Cinthia conta que chegou por volta de 6h50 na escola na segunda-feira, o dia do atentado. Após pegar o material na sala administrativa, foi ministrar uma aula para o 7º ano. Pouco depois, começou a ouvir um barulho alto vindo de fora. “Até pensei que fosse a dinâmica que algum professor estivesse utilizando, porque às vezes a gente faz rodas de conversa entre alunos e afasta as carteiras”, disse. “Mas o barulho não cessava não passava, estava continuando.”

Cinthia fechou a porta e foi correndo em direção às escadas. A professora explica que a escola tem dez salas de aula: cinco no andar de baixo, onde ela estava dando aula, e a mesma quantidade em cima, de onde vinham os gritos.

A professora diz que hesitou por alguns segundos, mas que ainda assim decidiu ir para onde tinham indicado que estava ocorrendo os ataques: na terceira sala do corredor. Segundo a polícia, o atentado teve início por lá – onde a professora Elisabeth Tenreiro foi assassinada -, depois o agressor teria se dirigido para uma segunda sala e, na sequência, voltado para o local onde tinha começado.

ALUNO

“Fui lá e, quando olhei de frente, vi a professora Elisabeth deitada no chão. E a Ana Célia estava com ele, que estava segurando a Ana Célia e esfaqueando a professora”, disse Cinthia. “Aí eu tentei parar, fui por trás e segurei ele. E aí minha coordenadora, Sandra Mendes, já entrou na sequência. Aí falei para ela: ‘Tira a faca, tira a faca, tira a faca’. Ela tirou a faca dele e abaixou a máscara. Retirou a touca e viu que era nosso aluno.”

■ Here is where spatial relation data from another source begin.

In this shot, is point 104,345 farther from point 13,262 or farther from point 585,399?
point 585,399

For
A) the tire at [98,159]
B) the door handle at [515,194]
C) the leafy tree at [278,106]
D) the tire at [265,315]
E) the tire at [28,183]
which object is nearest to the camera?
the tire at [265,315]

Essas imagens foram capturadas por câmeras de segurança da escola. Cinthia conta que, na sequência, ela e o aluno se desequilibraram e caíram no chão, mas a professora continuou o imobilizando. “Perguntei para ele: ‘Você tem mais alguma coisa? Está com mais alguma arma?’. Ele falou não. Perguntei se estava sozinho, ele disse que sim. Aí já levantei e levei ele lá para fora para a gente descer para a sala da direção da escola.”

A professora disse ter mantido o aluno por lá até a chegada da Polícia Militar, minutos depois. Nesse meio tempo, Cinthia disse que foram poucas as palavras que o aluno disse. “Eu lembro que algumas coisas ele até falou, que queria vingança por causa de bullying, ele falava que já queria fazer isso por algum problema com a família, alguma coisa assim ele falou”, afirmou.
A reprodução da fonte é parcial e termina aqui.